Re: [PATCH 4/8] [I/OAT] Utility functions for offloading sk_buff toiovec copies

From: Andrew Morton
Date: Sun Mar 05 2006 - 02:16:39 EST


Chris Leech <christopher.leech@xxxxxxxxx> wrote:
>
> +
> +#define NUM_PAGES_SPANNED(start, length) \
> + ((PAGE_ALIGN((unsigned long)start + length) - \
> + ((unsigned long)start & PAGE_MASK)) >> PAGE_SHIFT)

static inline all-lower-case functions are much nicer.

> +/*
> + * Lock down all the iovec pages needed for len bytes.
> + * Return a struct dma_locked_list to keep track of pages locked down.
> + *
> + * We are allocating a single chunk of memory, and then carving it up into
> + * 3 sections, the latter 2 whose size depends on the number of iovecs and the
> + * total number of pages, respectively.
> + */
> +int dma_lock_iovec_pages(struct iovec *iov, size_t len, struct dma_locked_list
> + **locked_list)

Please rename this to dma_pin_iovec_pages(). Locking a page is a quite
different concept from pinning it, and this function doesn't lock any
pages.

> +{
> + struct dma_locked_list *local_list;
> + struct page **pages;
> + int i;
> + int ret;
> +
> + int nr_iovecs = 0;
> + int iovec_len_used = 0;
> + int iovec_pages_used = 0;

Extraneous blank line there.

> + /* don't lock down non-user-based iovecs */
> + if (segment_eq(get_fs(), KERNEL_DS)) {
> + *locked_list = NULL;
> + return 0;
> + }

hm, haven't seen that before. Makes sense, I guess.

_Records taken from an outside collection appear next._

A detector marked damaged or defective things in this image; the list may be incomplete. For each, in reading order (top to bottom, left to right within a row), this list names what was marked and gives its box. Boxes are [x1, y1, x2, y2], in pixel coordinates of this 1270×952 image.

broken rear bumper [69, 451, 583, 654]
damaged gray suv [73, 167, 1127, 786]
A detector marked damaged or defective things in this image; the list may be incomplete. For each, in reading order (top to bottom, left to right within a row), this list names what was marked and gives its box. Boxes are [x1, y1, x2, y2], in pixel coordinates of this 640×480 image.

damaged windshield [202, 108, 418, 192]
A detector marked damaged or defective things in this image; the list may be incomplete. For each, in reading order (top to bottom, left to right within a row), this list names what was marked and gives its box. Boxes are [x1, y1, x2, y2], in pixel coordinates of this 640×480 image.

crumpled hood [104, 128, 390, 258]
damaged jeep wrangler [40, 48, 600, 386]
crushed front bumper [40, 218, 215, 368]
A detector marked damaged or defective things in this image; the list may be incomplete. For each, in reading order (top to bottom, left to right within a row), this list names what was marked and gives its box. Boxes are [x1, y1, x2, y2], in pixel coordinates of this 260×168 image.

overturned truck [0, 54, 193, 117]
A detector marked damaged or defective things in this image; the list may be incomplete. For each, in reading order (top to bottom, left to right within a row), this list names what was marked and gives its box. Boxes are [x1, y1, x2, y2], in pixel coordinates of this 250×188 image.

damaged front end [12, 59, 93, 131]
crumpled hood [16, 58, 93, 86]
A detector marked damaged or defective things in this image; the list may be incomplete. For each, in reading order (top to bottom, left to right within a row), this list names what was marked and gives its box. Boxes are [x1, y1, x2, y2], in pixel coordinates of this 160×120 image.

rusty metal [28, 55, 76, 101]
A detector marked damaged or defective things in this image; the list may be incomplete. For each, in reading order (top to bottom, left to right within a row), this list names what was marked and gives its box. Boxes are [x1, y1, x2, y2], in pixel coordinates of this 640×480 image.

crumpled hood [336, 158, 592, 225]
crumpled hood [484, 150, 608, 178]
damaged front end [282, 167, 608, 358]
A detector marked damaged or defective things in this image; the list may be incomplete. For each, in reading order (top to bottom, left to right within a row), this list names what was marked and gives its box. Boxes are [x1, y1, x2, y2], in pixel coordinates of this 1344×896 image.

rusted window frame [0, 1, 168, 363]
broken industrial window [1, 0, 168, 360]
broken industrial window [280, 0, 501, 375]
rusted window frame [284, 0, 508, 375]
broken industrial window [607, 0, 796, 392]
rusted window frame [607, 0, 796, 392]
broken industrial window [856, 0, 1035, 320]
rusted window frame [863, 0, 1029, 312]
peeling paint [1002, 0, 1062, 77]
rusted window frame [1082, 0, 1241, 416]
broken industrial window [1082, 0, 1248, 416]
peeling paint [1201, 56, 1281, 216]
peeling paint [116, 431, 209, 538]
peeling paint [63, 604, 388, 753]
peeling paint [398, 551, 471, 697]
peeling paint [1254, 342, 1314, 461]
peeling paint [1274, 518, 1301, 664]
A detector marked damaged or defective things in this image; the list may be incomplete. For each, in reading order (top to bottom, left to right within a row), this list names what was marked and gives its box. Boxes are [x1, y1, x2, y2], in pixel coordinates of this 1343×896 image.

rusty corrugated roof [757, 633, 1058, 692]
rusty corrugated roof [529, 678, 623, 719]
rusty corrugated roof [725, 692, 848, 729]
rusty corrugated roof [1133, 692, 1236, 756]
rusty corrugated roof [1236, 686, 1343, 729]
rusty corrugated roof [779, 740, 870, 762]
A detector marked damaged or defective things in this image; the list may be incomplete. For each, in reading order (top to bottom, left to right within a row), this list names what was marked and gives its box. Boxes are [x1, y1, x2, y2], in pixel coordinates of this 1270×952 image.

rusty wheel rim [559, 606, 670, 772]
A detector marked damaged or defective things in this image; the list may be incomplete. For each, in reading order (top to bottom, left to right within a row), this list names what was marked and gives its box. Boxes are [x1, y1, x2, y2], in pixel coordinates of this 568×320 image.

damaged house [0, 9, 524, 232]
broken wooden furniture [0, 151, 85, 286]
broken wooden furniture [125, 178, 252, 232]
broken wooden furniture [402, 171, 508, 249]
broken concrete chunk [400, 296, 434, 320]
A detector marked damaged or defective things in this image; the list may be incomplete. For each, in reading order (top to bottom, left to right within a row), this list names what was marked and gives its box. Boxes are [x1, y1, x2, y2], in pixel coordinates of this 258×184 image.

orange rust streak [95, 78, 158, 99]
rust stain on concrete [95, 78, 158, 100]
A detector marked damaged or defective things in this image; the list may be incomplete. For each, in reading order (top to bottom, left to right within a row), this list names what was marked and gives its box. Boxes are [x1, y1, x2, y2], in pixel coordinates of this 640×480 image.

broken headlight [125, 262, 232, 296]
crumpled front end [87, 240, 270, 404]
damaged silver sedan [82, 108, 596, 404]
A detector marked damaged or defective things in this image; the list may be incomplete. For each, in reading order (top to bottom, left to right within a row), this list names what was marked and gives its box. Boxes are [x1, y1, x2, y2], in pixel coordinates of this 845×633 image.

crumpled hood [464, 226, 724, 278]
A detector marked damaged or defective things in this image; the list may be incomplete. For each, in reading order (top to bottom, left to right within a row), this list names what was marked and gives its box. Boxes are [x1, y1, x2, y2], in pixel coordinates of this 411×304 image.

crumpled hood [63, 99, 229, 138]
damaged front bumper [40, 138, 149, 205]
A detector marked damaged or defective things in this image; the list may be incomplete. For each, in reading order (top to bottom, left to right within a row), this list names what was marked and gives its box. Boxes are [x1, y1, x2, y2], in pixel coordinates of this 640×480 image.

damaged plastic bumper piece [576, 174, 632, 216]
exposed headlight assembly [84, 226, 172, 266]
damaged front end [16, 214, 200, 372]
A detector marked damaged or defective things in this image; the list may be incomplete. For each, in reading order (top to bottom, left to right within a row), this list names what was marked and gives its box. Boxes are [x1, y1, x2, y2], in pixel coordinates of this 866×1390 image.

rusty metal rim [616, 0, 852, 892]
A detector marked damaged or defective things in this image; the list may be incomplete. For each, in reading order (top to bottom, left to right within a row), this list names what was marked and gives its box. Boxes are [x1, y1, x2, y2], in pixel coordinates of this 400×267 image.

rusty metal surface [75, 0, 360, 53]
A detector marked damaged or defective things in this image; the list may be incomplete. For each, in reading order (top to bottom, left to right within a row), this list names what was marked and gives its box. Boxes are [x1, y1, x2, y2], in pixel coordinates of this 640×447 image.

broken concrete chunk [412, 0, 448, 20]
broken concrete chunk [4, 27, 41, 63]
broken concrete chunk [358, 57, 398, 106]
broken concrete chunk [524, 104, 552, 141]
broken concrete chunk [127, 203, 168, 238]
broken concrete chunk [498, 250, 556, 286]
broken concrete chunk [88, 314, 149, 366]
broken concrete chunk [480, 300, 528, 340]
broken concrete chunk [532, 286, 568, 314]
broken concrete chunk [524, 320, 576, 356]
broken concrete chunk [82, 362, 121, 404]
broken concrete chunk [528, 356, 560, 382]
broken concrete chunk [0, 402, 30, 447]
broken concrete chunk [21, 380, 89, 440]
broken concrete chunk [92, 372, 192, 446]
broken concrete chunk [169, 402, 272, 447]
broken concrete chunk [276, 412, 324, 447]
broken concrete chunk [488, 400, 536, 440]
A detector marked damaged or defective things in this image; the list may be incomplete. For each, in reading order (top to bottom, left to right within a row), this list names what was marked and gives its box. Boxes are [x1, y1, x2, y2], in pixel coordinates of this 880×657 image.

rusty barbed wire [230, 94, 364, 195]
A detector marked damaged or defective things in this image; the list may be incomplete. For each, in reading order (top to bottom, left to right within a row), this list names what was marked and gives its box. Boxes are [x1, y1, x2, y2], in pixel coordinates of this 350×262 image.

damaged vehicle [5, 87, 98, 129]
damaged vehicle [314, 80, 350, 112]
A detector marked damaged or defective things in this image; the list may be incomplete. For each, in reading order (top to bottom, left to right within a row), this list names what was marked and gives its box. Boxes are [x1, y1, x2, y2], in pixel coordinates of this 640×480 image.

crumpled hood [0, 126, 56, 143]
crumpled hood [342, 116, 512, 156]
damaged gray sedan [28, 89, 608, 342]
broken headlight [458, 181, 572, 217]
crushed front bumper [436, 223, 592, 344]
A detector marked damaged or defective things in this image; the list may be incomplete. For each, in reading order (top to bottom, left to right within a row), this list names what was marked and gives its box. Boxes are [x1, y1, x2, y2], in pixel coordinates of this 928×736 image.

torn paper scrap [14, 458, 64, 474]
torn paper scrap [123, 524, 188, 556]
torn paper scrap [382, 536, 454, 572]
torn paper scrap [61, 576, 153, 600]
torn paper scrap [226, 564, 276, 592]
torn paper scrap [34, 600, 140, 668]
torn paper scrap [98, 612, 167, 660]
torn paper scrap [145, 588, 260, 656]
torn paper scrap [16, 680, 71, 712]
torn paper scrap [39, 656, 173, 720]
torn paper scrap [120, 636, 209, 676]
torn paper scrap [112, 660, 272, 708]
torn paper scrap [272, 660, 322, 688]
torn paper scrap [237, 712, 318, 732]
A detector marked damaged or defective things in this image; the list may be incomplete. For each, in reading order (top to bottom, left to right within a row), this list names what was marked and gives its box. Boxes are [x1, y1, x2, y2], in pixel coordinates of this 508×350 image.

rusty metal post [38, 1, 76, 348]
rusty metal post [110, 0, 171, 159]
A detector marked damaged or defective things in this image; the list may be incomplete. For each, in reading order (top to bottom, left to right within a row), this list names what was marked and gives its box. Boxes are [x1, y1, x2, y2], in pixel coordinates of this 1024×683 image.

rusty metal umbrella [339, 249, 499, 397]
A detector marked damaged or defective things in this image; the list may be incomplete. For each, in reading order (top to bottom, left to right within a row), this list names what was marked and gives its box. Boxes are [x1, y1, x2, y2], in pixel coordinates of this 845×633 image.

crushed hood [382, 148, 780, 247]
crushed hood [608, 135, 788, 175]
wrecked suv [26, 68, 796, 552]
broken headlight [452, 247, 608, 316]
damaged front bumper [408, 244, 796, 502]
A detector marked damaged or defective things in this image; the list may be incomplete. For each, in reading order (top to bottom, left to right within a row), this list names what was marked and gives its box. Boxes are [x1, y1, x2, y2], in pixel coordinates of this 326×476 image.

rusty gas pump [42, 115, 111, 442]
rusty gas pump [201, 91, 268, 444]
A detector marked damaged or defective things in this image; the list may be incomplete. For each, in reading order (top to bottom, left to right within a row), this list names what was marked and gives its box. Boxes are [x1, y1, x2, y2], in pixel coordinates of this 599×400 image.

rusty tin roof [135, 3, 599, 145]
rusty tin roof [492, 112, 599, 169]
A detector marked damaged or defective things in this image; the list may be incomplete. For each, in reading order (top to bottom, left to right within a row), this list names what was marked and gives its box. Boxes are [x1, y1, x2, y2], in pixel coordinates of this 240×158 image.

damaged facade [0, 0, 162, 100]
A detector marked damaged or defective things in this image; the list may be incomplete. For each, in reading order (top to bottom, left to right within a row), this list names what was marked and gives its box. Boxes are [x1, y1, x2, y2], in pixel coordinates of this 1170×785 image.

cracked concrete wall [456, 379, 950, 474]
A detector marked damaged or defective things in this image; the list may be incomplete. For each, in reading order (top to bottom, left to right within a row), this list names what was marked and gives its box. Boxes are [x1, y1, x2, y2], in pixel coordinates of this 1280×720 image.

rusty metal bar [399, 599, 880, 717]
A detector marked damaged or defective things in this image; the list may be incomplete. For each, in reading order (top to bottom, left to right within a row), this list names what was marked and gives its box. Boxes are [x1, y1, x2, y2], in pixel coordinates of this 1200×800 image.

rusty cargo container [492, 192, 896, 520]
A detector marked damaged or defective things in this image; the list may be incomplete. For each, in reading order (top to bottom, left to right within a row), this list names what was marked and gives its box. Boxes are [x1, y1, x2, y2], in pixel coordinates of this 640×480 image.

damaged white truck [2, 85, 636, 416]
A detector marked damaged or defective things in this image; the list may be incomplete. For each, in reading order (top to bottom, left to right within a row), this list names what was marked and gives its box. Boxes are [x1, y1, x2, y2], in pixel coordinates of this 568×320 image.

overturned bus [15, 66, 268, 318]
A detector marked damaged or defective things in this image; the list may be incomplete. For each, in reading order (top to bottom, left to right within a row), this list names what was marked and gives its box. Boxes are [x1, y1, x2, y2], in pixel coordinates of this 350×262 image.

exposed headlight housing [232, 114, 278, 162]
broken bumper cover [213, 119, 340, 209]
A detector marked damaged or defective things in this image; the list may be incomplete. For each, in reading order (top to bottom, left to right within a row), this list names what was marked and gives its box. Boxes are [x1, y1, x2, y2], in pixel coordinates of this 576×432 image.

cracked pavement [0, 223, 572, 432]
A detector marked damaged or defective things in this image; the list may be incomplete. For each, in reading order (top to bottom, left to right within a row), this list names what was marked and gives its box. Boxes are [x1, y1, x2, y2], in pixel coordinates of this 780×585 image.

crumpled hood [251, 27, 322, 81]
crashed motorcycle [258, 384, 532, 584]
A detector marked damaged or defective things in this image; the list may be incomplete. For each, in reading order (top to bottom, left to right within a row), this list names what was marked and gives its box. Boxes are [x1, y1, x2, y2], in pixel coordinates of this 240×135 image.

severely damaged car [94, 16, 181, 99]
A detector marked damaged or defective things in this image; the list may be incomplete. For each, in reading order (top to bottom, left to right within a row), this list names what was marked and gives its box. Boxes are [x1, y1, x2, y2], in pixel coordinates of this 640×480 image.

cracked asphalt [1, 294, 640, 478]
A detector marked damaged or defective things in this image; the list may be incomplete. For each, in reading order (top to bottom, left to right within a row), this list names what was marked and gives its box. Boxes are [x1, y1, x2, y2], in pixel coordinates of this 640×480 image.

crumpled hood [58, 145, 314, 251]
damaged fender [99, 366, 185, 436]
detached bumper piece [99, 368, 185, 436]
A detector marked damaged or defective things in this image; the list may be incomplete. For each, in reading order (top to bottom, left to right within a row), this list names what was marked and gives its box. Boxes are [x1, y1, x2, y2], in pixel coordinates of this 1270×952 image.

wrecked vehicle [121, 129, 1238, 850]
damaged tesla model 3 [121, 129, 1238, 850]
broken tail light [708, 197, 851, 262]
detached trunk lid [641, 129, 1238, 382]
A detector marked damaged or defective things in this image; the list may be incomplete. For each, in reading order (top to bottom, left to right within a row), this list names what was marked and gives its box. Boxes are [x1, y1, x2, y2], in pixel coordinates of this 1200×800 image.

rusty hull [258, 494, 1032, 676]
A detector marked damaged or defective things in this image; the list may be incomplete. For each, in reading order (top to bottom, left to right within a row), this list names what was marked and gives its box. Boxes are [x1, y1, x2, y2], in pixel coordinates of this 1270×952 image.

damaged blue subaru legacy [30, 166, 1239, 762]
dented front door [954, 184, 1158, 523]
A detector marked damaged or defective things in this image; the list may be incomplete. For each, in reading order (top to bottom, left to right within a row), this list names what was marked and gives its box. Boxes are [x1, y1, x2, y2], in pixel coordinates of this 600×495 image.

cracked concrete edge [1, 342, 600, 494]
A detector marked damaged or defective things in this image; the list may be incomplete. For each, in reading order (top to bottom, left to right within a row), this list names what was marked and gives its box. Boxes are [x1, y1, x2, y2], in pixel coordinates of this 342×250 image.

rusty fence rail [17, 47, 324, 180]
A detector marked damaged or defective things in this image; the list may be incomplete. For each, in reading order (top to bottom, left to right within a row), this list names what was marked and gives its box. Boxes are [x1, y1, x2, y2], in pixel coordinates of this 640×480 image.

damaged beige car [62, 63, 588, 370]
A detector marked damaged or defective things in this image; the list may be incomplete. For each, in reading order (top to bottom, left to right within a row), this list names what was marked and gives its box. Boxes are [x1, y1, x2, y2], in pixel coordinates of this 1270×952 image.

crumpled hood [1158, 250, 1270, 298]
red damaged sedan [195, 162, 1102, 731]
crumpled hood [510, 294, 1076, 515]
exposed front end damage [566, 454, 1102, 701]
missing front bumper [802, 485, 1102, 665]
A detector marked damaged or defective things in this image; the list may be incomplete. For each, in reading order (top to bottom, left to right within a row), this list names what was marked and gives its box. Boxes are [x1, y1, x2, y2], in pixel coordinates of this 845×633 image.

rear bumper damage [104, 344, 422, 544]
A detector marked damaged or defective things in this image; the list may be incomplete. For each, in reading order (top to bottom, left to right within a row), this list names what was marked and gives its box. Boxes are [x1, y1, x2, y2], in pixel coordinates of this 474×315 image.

> + /* determine how many iovecs/pages there are, up front */
> + do {
> + iovec_len_used += iov[nr_iovecs].iov_len;
> + iovec_pages_used += NUM_PAGES_SPANNED(iov[nr_iovecs].iov_base,
> + iov[nr_iovecs].iov_len);
> + nr_iovecs++;
> + } while (iovec_len_used < len);
> +
> + /* single kmalloc for locked list, page_list[], and the page arrays */
> + local_list = kmalloc(sizeof(*local_list)
> + + (nr_iovecs * sizeof (struct dma_page_list))
> + + (iovec_pages_used * sizeof (struct page*)), GFP_KERNEL);

What is the upper bound on the size of this allocation?

> + if (!local_list)
> + return -ENOMEM;
> +
> + /* list of pages starts right after the page list array */
> + pages = (struct page **) &local_list->page_list[nr_iovecs];
> +
> + /* it's a userspace pointer */
> + might_sleep();

kmalloc(GFP_KERNEL) already did that.

> + for (i = 0; i < nr_iovecs; i++) {
> + struct dma_page_list *page_list = &local_list->page_list[i];
> +
> + len -= iov[i].iov_len;
> +
> + if (!access_ok(VERIFY_WRITE, iov[i].iov_base, iov[i].iov_len)) {
> + dma_unlock_iovec_pages(local_list);
> + return -EFAULT;
> + }

A return statement buried down in the guts of a largeish function isn't
good from a code maintainability POV.

> + page_list->nr_pages = NUM_PAGES_SPANNED(iov[i].iov_base,
> + iov[i].iov_len);
> + page_list->base_address = iov[i].iov_base;
> +
> + page_list->pages = pages;
> + pages += page_list->nr_pages;
> +
> + /* lock pages down */
> + down_read(&current->mm->mmap_sem);
> + ret = get_user_pages(
> + current,
> + current->mm,
> + (unsigned long) iov[i].iov_base,
> + page_list->nr_pages,
> + 1,
> + 0,
> + page_list->pages,
> + NULL);

Yes, it has a lot of args. It's nice to add comments like this:

ret = get_user_pages(
current,
current->mm,
(unsigned long) iov[i].iov_base,
page_list->nr_pages,
1, /* write */
0, /* force */
page_list->pages,
NULL);


> + up_read(&current->mm->mmap_sem);
> +
> + if (ret != page_list->nr_pages) {
> + goto mem_error;
> + }

Unneded braces.

> + local_list->nr_iovecs = i + 1;
> + }
> +
> + *locked_list = local_list;
> + return 0;

Suggest you change this function to return locked_list, or an IS_ERR value
on error.

> +void dma_unlock_iovec_pages(struct dma_locked_list *locked_list)
> +{
> + int i, j;
> +
> + if (!locked_list)
> + return;
> +
> + for (i = 0; i < locked_list->nr_iovecs; i++) {
> + struct dma_page_list *page_list = &locked_list->page_list[i];
> + for (j = 0; j < page_list->nr_pages; j++) {
> + SetPageDirty(page_list->pages[j]);
> + page_cache_release(page_list->pages[j]);
> + }
> + }
> +
> + kfree(locked_list);
> +}

SetPageDirty() is very wrong. It fails to mark pagecache pages as dirty in
the radix tree so they won't get written back.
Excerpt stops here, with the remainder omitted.